Ucrânia amplia "descomunização" e apaga marcas de passado soviético das ruas

Khrystyna Kinson.

Kiev, 11 out (EFE).- Sob uma política chamada de "descomunização", a Ucrânia apagou a marca de seu passado soviético ao renomear milhares de ruas, bairros e cidades, além de retirar do espaço público milhares de monumentos de figuras socialistas, como Lenin.

Prestes a completar 100 anos da revolução bolchevique que levou à instauração do comunismo, o governo da Ucrânia se vangloria de ter mudado os nomes de mais de 52 mil ruas, 32 cidades e 25 regiões relacionadas com o período da União Soviética.

Além disso, nos últimos três anos foram apagados do mapa 2.500 monumentos em homenagem a líderes soviéticos, incluindo 1.300 estátuas de Vladimir Lenin, o que faz parte dos esforços para construir uma nova identidade nacional.

Em entrevista à Agência Efe, o historiador ucraniano Bogdan Korolenko disse que a política ajudou o país não só a se desfazer dos símbolos do "regime comunista totalitário", mas também a se afastar ideologicamente da Rússia e lutar contra a propaganda no contexto atual de conflito entre os dois países.

"Há uma parte da população cuja mentalidade ainda está ligada à União Soviética (...) e a Rússia se apoia na existência desses símbolos para colocá-los do seu lado na guerra contra a Ucrânia", disse Korolenko, chefe do Departamento de Análise Regional do Instituto para a Memória Nacional da Ucrânia.

Em abril de 2015, o parlamento da Ucrânia adotou um conjunto de leis que regulam o processo de "descomunização" e condenam o regime socialista que governou o país entre 1917 e 1991, o nazismo, a negação pública do caráter criminoso dos dois sistemas e o uso de seus símbolos.

Em virtude dessa legislação, o próprio Instituto para a Memória Nacional pediu à promotoria que abra um procedimento penal contra as autoridades da cidade de Odessa, no sul do país, por ter restaurado monumentos de Lenin e do líder soviético Mikhail Kalinin.

"Todas as medidas que derivam da lei de 'descomunização' constituem uma questão de segurança nacional.

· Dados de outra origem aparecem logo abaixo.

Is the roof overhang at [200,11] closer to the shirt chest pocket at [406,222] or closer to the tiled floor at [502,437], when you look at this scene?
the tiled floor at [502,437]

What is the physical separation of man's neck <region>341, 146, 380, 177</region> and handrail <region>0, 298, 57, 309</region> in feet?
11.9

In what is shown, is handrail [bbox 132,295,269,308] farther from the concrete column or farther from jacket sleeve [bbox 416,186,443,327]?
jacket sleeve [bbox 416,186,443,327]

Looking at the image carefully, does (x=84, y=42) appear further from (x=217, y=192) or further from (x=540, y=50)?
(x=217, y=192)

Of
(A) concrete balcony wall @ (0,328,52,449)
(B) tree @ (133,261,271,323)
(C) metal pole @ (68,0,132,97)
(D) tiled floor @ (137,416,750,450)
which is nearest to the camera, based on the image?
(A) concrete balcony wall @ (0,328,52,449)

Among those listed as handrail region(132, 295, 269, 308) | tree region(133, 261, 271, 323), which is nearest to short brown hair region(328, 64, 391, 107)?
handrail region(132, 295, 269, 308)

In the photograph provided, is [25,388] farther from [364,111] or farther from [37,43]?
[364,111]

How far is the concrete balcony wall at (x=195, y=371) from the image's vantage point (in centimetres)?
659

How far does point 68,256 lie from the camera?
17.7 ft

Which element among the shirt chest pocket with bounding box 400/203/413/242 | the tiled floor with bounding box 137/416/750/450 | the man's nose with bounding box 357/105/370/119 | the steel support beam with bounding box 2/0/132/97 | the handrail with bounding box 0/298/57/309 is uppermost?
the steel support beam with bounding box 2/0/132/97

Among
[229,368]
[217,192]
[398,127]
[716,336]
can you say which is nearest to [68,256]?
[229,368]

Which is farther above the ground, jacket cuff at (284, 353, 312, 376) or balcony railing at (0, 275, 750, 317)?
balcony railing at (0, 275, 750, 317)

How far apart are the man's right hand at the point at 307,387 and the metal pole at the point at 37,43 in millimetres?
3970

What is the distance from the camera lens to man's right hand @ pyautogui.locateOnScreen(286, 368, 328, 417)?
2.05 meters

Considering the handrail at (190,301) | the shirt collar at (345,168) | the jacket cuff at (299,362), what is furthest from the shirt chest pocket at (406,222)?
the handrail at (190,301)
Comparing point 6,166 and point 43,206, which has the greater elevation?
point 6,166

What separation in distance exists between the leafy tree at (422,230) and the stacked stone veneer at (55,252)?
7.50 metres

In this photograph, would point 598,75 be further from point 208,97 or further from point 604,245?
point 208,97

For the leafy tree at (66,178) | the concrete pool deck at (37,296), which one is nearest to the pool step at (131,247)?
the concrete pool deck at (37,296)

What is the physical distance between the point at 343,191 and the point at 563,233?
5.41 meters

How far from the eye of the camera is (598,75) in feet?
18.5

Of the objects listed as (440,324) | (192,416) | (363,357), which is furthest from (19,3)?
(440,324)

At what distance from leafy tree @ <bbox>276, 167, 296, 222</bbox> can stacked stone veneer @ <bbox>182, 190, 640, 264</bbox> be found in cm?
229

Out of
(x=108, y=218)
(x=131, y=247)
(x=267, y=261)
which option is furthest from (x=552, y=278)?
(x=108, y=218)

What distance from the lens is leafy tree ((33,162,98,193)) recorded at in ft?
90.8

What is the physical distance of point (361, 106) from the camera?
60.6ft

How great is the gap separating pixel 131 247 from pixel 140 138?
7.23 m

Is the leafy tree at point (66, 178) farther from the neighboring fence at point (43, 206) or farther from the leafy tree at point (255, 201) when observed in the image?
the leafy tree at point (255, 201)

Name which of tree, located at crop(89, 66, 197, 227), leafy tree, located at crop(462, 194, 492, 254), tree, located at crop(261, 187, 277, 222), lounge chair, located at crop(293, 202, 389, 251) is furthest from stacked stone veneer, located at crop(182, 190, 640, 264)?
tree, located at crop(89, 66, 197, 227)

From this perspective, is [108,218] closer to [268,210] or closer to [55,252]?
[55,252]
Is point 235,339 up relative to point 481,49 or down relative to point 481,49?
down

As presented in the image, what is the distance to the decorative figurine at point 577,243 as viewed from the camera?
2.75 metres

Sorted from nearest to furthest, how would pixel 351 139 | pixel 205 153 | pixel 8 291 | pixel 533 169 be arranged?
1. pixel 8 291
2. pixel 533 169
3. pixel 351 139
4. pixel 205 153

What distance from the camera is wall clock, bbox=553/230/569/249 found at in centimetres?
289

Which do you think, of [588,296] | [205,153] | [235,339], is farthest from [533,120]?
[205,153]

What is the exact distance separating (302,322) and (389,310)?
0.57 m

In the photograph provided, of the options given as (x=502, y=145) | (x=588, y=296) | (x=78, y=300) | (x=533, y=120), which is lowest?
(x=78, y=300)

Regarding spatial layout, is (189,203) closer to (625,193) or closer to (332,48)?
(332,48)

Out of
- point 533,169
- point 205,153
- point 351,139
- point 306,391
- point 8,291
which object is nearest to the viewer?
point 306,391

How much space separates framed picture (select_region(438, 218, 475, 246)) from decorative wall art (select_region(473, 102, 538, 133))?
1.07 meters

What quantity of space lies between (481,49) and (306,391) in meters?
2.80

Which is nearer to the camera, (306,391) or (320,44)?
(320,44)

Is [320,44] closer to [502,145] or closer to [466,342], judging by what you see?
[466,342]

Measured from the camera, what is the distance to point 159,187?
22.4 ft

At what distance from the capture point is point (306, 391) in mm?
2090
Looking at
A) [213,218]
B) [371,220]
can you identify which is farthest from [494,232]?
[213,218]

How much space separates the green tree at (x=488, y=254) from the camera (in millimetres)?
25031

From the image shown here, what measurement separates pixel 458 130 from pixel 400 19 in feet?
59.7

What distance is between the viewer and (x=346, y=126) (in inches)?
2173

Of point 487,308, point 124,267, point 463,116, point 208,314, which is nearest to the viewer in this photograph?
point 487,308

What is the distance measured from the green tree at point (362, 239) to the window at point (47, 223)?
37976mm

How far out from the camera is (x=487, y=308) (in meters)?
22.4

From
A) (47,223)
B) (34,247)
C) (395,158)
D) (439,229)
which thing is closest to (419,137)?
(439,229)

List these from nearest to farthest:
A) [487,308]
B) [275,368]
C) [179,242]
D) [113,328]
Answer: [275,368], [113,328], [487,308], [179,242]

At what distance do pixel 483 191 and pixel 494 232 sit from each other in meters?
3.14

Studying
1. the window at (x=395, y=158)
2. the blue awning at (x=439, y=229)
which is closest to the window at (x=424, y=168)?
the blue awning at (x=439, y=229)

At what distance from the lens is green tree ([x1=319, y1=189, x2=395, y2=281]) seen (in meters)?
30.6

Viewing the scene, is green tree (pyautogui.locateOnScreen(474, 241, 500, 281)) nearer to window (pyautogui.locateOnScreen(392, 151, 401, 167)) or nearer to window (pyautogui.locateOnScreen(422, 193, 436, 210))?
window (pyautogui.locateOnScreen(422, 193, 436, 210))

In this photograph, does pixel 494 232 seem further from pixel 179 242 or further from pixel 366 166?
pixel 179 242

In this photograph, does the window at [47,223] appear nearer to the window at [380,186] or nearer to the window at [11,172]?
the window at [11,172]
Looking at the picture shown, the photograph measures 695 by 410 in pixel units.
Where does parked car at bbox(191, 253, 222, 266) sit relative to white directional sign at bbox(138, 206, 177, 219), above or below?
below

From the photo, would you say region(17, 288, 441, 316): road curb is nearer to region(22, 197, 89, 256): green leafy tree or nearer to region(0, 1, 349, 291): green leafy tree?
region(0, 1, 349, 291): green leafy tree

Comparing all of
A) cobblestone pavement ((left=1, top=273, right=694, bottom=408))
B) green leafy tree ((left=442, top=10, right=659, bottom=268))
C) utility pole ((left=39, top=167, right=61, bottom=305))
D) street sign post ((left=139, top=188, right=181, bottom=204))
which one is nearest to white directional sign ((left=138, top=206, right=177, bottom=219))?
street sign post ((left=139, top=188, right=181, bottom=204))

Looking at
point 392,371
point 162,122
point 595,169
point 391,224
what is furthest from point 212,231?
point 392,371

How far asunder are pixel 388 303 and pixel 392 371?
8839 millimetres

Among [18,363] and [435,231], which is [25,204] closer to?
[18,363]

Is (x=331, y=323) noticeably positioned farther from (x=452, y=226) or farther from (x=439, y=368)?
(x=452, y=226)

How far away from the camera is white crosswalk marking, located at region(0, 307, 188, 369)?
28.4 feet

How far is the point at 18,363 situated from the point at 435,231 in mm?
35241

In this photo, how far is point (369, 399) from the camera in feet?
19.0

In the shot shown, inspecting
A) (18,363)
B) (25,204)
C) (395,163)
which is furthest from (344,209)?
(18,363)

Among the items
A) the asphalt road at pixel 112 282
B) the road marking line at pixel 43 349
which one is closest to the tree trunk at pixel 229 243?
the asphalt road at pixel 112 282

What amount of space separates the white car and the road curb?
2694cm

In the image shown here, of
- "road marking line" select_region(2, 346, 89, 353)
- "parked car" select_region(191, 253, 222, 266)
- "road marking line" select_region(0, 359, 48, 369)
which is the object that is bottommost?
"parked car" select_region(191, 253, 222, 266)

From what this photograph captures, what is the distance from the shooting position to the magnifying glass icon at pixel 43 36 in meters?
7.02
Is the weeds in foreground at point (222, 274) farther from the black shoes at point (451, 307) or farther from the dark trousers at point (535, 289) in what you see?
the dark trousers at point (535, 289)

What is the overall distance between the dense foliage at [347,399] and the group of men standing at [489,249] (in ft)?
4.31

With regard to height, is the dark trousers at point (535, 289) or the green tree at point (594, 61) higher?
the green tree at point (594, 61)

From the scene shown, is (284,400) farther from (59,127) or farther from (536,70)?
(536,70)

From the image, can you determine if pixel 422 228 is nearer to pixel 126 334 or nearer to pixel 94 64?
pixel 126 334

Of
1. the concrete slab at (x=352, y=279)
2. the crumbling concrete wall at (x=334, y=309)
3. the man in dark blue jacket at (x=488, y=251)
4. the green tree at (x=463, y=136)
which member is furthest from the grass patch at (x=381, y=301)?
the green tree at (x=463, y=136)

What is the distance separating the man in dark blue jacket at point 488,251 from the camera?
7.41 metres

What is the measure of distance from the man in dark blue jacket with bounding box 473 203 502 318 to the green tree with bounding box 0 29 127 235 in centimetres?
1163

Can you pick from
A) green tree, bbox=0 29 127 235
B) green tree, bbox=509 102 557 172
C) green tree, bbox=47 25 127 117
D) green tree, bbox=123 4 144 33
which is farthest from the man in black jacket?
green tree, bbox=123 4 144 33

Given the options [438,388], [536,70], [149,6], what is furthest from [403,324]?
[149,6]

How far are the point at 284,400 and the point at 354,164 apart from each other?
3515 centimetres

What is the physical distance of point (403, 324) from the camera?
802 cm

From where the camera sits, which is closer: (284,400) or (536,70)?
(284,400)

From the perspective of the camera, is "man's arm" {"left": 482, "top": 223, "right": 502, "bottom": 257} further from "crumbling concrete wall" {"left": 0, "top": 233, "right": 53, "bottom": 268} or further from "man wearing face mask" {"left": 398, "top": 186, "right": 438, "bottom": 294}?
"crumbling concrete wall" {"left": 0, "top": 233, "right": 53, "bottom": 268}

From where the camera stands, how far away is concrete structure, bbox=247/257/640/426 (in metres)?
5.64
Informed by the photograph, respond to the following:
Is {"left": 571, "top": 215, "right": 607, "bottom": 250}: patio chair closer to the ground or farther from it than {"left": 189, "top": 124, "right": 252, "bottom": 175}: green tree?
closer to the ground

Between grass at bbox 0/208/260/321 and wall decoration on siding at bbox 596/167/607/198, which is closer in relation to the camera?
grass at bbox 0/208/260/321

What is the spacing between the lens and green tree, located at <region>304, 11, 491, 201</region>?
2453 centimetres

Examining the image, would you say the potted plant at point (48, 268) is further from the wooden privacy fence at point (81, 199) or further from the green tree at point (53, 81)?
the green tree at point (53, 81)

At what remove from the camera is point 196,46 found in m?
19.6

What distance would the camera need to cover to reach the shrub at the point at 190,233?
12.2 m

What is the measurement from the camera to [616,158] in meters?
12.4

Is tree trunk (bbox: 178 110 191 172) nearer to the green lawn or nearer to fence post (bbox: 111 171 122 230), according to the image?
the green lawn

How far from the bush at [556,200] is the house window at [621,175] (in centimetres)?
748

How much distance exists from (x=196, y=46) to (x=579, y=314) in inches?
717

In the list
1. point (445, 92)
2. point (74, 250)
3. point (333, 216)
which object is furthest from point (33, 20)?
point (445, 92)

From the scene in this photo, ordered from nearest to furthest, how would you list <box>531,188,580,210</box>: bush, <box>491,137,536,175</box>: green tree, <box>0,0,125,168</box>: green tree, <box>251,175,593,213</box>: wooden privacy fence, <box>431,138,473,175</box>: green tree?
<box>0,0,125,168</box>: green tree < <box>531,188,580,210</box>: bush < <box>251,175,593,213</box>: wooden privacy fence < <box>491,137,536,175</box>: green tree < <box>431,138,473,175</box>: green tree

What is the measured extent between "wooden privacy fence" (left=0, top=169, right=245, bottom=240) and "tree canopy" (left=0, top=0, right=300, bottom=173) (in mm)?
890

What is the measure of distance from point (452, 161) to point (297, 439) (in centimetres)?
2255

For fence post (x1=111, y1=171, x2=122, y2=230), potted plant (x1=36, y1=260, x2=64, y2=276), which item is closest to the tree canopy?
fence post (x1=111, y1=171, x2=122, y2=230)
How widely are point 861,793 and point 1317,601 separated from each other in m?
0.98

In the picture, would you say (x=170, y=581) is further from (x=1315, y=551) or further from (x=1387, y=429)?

Com isso, a Ucrânia procura defender sua soberania e se defender também da Rússia", argumentou o historiador.

Para Korolenko, existe uma espécie de "fronteira mental" construída a partir de elemento do passado. Ela é utilizada para semear a discórdia entre a população e propagar a ideia de que a Ucrânia, como a antiga república soviética, e a Rússia são uma mesma nação. Por isso, compartilham da mesma história, símbolos e heróis.

"A Crimeia e os territórios de Donetsk e Lugansk estão ocupados por grupos terroristas que não reconhecem a soberania ucraniana nem a Ucrânia como um Estado independente", acusou Korolenko.

O historiador avalia que, em alguma medida, essa mentalidade teve um papel importante no desencadeamento do conflito que atinge o leste do país. As manifestações que foram realizadas em várias cidades da região separatista durante a chamada "revolução de Maidan" giravam em torno do patrimônio ideológico russo.

"Muitos desses encontros aconteceram em praças e parques que homenageiam personagens comunistas como Lenin. Nesses territórios, esses monumentos e símbolos continuam lá", explicou.

A "descomunização" não é uma iniciativa do governo atual. O processo começou no início de 1990, pouco depois da desintegração da União Soviética, e foi uma política adotada nos governos de Leonid Kuchma (1994-2005) e Viktor Yushchenoko (2005-2010).

O Instituto para a Memória Nacional, por exemplo, foi fundado em 2006, durante a administração de Yushchenko, que tornou a "descomunização" uma prática institucional.

Entre outras coisas, ele ordenou a eliminação de todo símbolo comemorativo de pessoas envolvidas no "Holodomor", o chamado "Holocausto ucraniano", como ficou conhecida a fome que matou milhões de pessoas na década de 1930 pela coletivização forçada promovida por Josef Stalin.

Atualmente, a "descomunização" segue gerando controvérsia, com posições distintas entre aqueles que defendem o direito à liberdade de expressão para falar de diferentes pontos de vista sobre eventos históricos e os que defendem romper defitivamente com os vestígios de um passado soviético que consideram como danoso.